All public primary and secondary schools in Fort Smith will require masks from students, visitors and employees when students head back to school next week, including the Future School of Fort Smith.

The Future School school board approved a mask mandate at an emergency board meeting Thursday (Aug. 12) and the Fort Smith Public Schools Board of Education approved an emergency regulation to the district’s personnel policy that district employees will follow face covering requirements of the BOD.

The FSPS school board approved a resolution regarding masks and litigation concerning Act 1002 for the 2021-22 School Year at a special called board meeting Monday (Aug. 9). The resolution requires face coverings by all students, employees and visitors in school buildings or vehicles when more than two people are present. The requirement will be in effect for 60 days or reversal of Pulaski County Circuit Judge Tim Fox injunction on Act 1002, that prohibits state and local government, including school boards, from requiring people to wear a mask.

The BOD can revisit the mandate at any board meeting prior to that 60 days to determine whether to keep the mandate in place longer for a longer period of time or to repeal it. If Fox’s restraining order is reversed, the mandate would end.

Because the face covering requirement for staff was passed after the start of the contract year, it required approval of the district’s Classified and Certified Personnel Policy Committees (PPCs).

“The board can pass a policy with or without the PPC. But because contracts that are effective for a fiscal year incorporate policies as they exist, the only way that it can be effective in the existing fiscal year is if the staff, voting by secret ballot, passes the provision by simple majority,” said Marshall Ney, FSPS attorney.

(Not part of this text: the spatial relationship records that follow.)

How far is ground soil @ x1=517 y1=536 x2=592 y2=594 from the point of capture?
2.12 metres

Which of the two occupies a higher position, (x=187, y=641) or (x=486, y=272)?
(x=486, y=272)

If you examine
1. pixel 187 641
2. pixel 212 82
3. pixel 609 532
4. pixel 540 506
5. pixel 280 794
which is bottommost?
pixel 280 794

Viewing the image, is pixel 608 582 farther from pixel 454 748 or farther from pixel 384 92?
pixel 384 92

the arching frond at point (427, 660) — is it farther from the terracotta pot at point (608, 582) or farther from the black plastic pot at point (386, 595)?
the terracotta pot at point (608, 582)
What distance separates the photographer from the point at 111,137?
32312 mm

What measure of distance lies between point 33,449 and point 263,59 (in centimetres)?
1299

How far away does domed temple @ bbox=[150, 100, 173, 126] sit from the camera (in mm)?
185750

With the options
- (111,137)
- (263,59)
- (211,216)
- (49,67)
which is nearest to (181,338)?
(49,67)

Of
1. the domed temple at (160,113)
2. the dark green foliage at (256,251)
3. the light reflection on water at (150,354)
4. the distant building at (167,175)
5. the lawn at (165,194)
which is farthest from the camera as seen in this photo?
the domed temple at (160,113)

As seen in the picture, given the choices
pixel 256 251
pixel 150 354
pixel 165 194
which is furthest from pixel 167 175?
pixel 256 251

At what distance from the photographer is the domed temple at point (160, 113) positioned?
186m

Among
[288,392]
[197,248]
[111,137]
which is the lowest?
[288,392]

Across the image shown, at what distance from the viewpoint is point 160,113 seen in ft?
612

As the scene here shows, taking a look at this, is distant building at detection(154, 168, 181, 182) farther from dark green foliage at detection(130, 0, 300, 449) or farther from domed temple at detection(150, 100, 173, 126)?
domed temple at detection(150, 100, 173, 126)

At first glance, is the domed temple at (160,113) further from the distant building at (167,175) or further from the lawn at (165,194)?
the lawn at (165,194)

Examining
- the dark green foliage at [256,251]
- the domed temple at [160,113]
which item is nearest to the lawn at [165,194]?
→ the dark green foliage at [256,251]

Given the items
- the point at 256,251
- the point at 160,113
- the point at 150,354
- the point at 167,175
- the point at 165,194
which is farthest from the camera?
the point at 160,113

The district’s PPCs met Wednesday (Aug. 11) and voted unanimously to have all classified and certified staff vote on the mandate. A 24-hour electronic vote was set from 3 p.m. Wednesday to 3 p.m. Thursday. Paper ballots were given to those who requested them. Staff could vote by signing in with their credentialed district email and could only vote once. Six paper ballots were requested.

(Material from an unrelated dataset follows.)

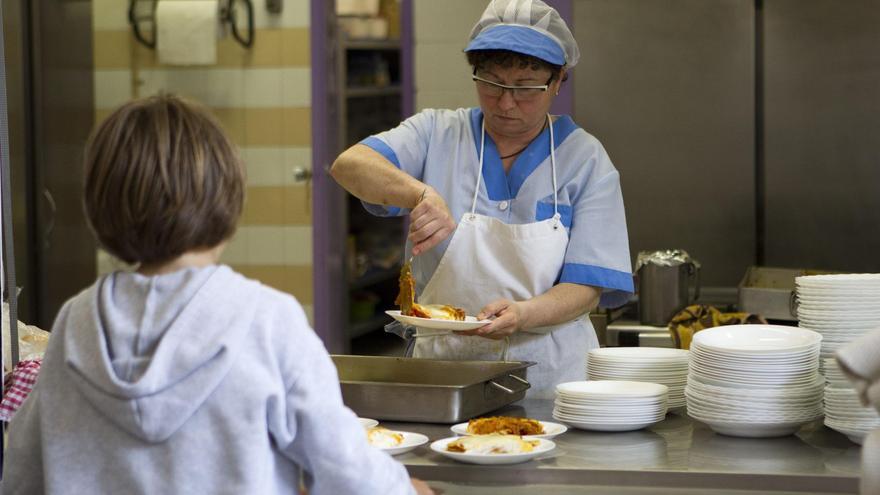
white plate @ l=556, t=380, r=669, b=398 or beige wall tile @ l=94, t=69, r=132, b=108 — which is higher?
beige wall tile @ l=94, t=69, r=132, b=108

Staff voted by 59.6% (865) to accept the mandate; 60.87% of certified employees and 56.91% of the classified employees voting were for the mandate. Of the district’s roughly 2,000 employees, 1,451 voted, 83% of the certified employees, and 59% of the certified employees.

The policy states that in consideration of the recommendations and guidance issued by the Centers for Disease Control and Prevention and the Arkansas Department of Health, all employees of the District shall follow such requirements of the Fort Smith School District’s Board of Education regarding the wearing of masks as may be imposed when public health concerns arise. Because of the wording of the policy, there is no need for another vote of employees if the board choses to extend the mandate past 90 days.

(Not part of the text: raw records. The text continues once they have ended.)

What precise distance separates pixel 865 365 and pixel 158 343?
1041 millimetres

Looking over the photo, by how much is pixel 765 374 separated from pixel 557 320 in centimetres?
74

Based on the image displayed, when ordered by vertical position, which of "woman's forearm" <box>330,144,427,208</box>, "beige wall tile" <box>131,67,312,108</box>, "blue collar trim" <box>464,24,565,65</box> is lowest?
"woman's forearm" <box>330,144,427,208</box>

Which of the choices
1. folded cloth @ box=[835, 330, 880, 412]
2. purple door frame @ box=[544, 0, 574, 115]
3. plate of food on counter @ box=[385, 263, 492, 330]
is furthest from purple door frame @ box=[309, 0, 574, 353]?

“The policy (approved by the PPC) does not actually deal with masks or no masks. The policy deals with the staff’s willingness to be bound by the existing and future votes of the board,” Ney said.

The Future School of Fort Smith school board voted Thursday to authorize Superintendent Boyd Logan to implement “a face covering requirement to the maximum extent legally permissible for all persons present on school campuses or in school vehicles or buses, including staff, students, visitors, with such requirement to last the shorter of further action by the board, the passage of 60 days or reversal of Judge Fox’s order.” Boyd said the idea is that masks will help stop disruption of attendance necessary through quarantines and to “hopefully stop the spread” of COVID-19.